Written exercise 1
From the forum thread on Melodyne's time stretching, copy everything from "Here are links" down to "are functional too.".

Page text

Does anyone know what timestretching algorithm Melodyne uses?

maxplanck

http://www.celemony.com/cms/index.php?id=products_studio

Peter Ostry

Quote: maxplanck wrote on Wed, 14 May 2008 23:04
----------------------------------------------------
> Does anyone know what timestretching algorithm Melodyne uses?
----------------------------------------------------

I don't believe that you will find this out. Peter Neubaecker is a Genius and right now he amazed the whole computer-audio world with his new product, the polyphonic Melodyne which is theoretically impossible in this quality. But he did it.

Here are links to two well-known pieces of software but I am afraid the people won't tell you the algorithms. Time stretching is one of the most valuable techniques in todays music industry:

Radius from iZotope:
http://www.izotope.com/products/audio/radius/

Pitch 'n Time from Serato:
http://www.serato.com/products/pnt/

====================

Again a big wish to Cycling'74:
Please let us have real links in the online forum. There are so many links on the page (appr. 50 of them), it makes really no difference when ours are functional too.

Axiom-Crux

2 easy ways of diong pretty good time stretching involve either granular synthesis or fft spectral techniques. Theres plenty max patches out there with either that are publicly available. Melodyne uses spectral techniques to extract the fundimental and overtones based on very intelligently programmed fft techniques and alot of looking at spectrographs. Hes not too shy about it, during one of his press releases he talked a bit about how he did it, its the complexities that make it unique and those are the things that others will lag behind for qhite a while in discovering. the essential basics are pretty easy.

Written exercise 2
Rewrite everything in the rows from the line containing "In the list" down to the line containing "4. point 428,236", replacing "nearest" with "closest" and keeping the rest the same.

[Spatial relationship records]
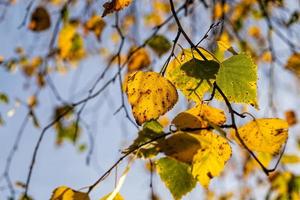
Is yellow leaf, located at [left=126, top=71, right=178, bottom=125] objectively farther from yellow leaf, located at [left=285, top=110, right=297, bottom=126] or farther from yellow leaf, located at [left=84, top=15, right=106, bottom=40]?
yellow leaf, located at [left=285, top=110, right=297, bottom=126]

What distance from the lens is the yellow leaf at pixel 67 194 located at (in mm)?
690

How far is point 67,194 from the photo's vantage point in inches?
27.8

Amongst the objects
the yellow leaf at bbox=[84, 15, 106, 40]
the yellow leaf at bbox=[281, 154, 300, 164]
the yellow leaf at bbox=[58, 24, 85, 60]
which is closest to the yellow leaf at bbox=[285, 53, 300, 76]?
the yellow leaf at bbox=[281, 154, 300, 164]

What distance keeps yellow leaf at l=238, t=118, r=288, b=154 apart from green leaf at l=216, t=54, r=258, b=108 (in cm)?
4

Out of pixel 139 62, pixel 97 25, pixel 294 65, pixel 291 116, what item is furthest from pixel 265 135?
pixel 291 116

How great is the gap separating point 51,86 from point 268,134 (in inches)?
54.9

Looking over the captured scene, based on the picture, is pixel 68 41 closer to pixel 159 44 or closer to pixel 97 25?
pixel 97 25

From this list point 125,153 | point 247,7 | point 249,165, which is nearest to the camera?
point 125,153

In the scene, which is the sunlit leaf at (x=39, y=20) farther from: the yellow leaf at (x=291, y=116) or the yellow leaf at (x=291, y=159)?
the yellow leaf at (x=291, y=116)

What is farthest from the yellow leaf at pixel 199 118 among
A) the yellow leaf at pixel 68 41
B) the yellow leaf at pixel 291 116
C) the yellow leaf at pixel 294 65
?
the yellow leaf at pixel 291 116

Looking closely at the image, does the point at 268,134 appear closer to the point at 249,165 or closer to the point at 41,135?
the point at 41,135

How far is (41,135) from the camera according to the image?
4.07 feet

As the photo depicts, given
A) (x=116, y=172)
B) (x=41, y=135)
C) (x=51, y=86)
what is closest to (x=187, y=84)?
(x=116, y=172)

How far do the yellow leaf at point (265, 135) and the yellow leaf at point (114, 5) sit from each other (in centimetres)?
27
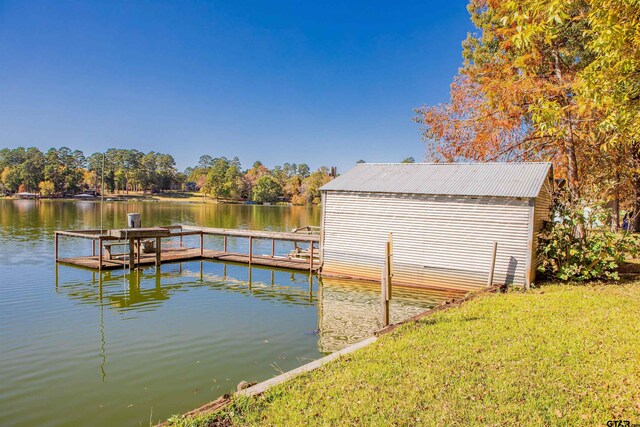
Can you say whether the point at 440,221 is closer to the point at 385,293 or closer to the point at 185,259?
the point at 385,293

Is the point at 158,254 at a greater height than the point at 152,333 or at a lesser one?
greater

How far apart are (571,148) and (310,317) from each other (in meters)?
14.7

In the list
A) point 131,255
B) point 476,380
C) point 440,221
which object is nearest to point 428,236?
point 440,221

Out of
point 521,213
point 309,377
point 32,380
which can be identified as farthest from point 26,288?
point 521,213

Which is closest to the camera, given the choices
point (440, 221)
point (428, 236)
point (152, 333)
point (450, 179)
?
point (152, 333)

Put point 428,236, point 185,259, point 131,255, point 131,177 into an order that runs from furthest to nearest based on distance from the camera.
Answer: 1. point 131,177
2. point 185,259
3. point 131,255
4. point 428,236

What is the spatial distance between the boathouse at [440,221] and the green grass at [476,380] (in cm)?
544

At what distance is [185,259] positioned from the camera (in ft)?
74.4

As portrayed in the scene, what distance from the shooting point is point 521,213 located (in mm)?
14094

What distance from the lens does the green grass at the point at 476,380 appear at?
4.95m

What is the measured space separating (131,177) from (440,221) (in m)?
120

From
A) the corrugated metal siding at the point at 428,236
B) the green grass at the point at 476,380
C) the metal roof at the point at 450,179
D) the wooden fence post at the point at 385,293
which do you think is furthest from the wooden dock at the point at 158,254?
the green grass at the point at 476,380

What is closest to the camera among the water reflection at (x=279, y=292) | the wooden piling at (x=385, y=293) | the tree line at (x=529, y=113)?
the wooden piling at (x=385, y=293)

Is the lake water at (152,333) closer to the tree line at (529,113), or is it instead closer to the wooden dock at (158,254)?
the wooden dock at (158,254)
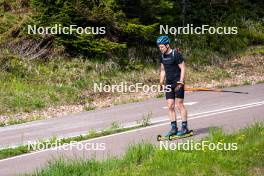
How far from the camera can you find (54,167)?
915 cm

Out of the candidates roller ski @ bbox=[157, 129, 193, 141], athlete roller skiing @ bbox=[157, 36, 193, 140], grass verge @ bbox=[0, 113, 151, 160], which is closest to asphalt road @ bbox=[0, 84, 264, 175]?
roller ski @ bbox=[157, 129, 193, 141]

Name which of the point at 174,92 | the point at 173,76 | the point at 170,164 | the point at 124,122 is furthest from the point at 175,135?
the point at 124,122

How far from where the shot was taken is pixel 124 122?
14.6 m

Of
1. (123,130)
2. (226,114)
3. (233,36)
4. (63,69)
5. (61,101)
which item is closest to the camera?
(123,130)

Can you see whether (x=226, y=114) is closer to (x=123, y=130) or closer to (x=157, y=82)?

Written reply 1
Here are links to two well-known pieces of software but I am afraid the people won't tell you the algorithms. Time stretching is one of the most valuable techniques in todays music industry:

Radius from iZotope:
http://www.izotope.com/products/audio/radius/

Pitch 'n Time from Serato:
http://www.serato.com/products/pnt/

====================

Again a big wish to Cycling'74:
Please let us have real links in the online forum. There are so many links on the page (appr. 50 of them), it makes really no difference when ours are functional too.

Written reply 2
In the list
A) point 131,255
B) point 476,380
C) point 440,221
which object is closest to point 428,236?
point 440,221

Out of
point 521,213
point 309,377
point 32,380
which can be identified as farthest from point 26,288?
point 521,213

Which is closest to the camera, given the choices
point (440, 221)
point (428, 236)
point (152, 333)
point (450, 179)
?
point (152, 333)

Put point 428,236, point 185,259, point 131,255, point 131,177 into an order that runs from furthest to closest based on distance from the camera.
Answer: 1. point 131,177
2. point 185,259
3. point 131,255
4. point 428,236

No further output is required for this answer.